I’ve been using Gmail from the day it appeared. Naturally, over the years, some of my work email related to several projects wound up on my private email, which I’m referring to here.

I’ve tagged all emails relating to specific projects with a project nametag, for 40 or so projects.

I would like to download those emails offline using Outlook, Outlook Express or Thunderbird, but in such a way that they retain some relationship to the nametag. Perhaps I could download all emails under a certain nametag in one folder, then another nametag in another folder, and so on. The important thing to me is that they don’t get all mixed up, but that I can separate them according to project.

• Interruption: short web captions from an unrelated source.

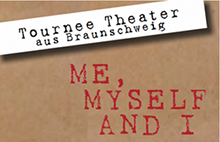 THEATER ME, MYSELF AND I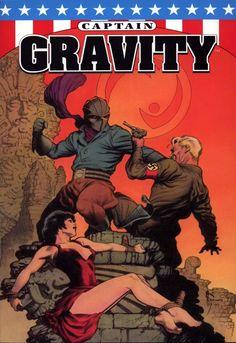 O, Merciful Heaves! : Captain Gravity | Art by Mark Schultz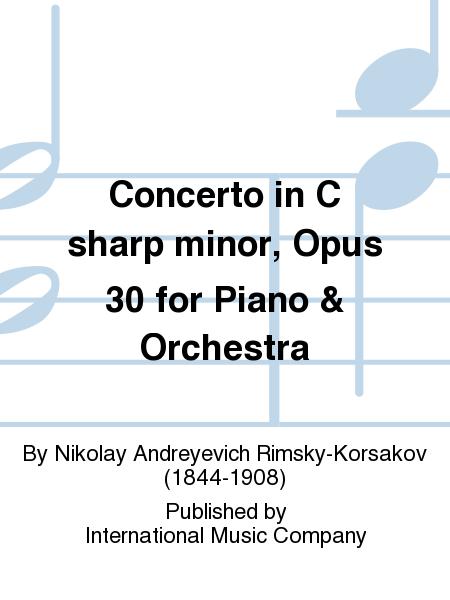 Concerto in C sharp minor, Opus 30 for Piano & Orchestra
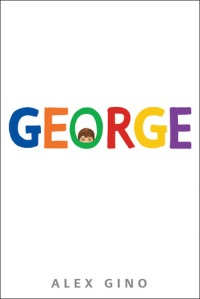 George by Alex Gino. Scholastic. 240 pp.
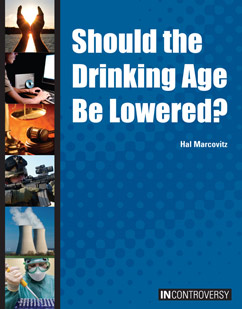 Cover for Should the Drinking Age Be Lowered?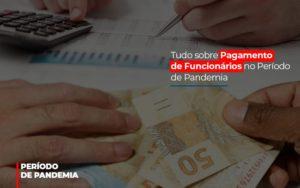 Tudo Sobre Pagamento De Funcionarios No Periodo De Pandemia - Contabilidade em Palmas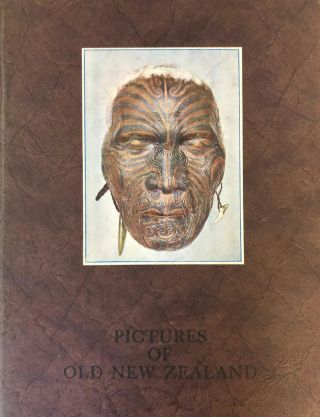 Pictures of Old New Zealand. The Partridge Collection of Maori Paintings by Gottfried Lindauer,...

There are about 50-100 mails per project with various attachments, which I would like to keep with the emails.

Could anyone advise me what would be a good way to go about this, and maybe offer their experiences if they were in a similar situation? I imagine it is not an unusual situation, and so am hoping somebody must’ve had a similar problem before.


When you tag something in gmail, it creates an imap folder. create a personal folder for the emails to be archived then drag and drop the tagged folder using the right mouse button into a subfolder within the personal folder. Create a folder first as for some reason you cannot drag/drop into the root folder structure. Make sure that when you use the right mouse button to drag and drop, you select copy when you let go of the mouse button on the extra menu that appears under the mouse. Be patient with tagged folders over 500 as these will take a while, and outlook will appear to hang. Eventually you will get a progress meter.

The key thing to remember is by default outlook moves when you drag and drop, and if anything goes wrong during this you can lose emails. If you copy, this won't happen.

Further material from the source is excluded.